At least 150 000 m2 bruto space should be planned. The area must be divided to several developing zones. This is to avoid the full territory remaing a building zone for a long time. The first development zone should be along the Telliskivi street. There should be at least 3 zones, but potentially more depending on the proposal.
There are two renovation areas on the Kaubajaam territory, marked with violet.

11Program 02 - 04 May, SUrF Workshop: Pilot 04
Meetings will happen:
Estonian Association of Architects, Väike Traforuum, Kursi tn 3, 10415 Tallinn.
Day 1, May 2 WORKSHOP INTRODUCTION
16:00 Opening of the seminar, President EAA Andro Mänd. Gathering of participants. Introduction to workshop structure and dynamics.
16:20 Dr. Jüri Soolep, Genealogies of text and image. Innovation and imagination
17:20 coffee, snacks and wine
18:00 end of Day1
Day 2, May 3 WORKSHOP LECTURES AND DISCUSSION
09:00 Teams work on proposals
16:00 Dr. Roger Paez, Situation rooms and game-based design
17:00 Adria Carbonell, Latest trends in planning of metropolitan regions
17:45 Discussion
end of Day 2
Day 3, May 4 PLANNING WORKSHOP
09:00 Teams work on proposals
16:00 Presentation of work done.
18:00 Discussion, coffee, snacks and wine
19:00 end of Day 3
May 5,
12:00 administrative meeting in EAA, discussion of further work, interviews
Proposal presentations
We would propose the following presentation materials, being at the same time fully aware, that the different design languages will use different presentation possibilities. Nevertheless, here is a general lay-out of what can be expected:
1. Schemas of developing visions and concepts of the planning task.
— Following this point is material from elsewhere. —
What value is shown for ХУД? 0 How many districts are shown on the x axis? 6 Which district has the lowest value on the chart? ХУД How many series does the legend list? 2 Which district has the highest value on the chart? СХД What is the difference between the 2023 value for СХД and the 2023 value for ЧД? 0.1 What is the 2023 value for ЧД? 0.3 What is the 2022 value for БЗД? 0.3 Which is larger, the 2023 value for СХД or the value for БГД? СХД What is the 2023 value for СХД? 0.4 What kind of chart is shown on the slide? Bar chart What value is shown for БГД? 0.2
2. Description of the design process, preferably with intermediate solutions.
3. Streets, roads, paths etc. mobility network.
4. Schema of building possibilities.
5. Building possibilities in some volumetric form.
6. Description of greenery and landscaping.
Secondly we would ask that the third person will note the daily tasks, routines and steps of the planning process. That will be a separate minutes of the process. There are meetings planned every evening to discuss and answer questions.
The workshop will conclude with interviews with every team, after the editing of digital catalogue.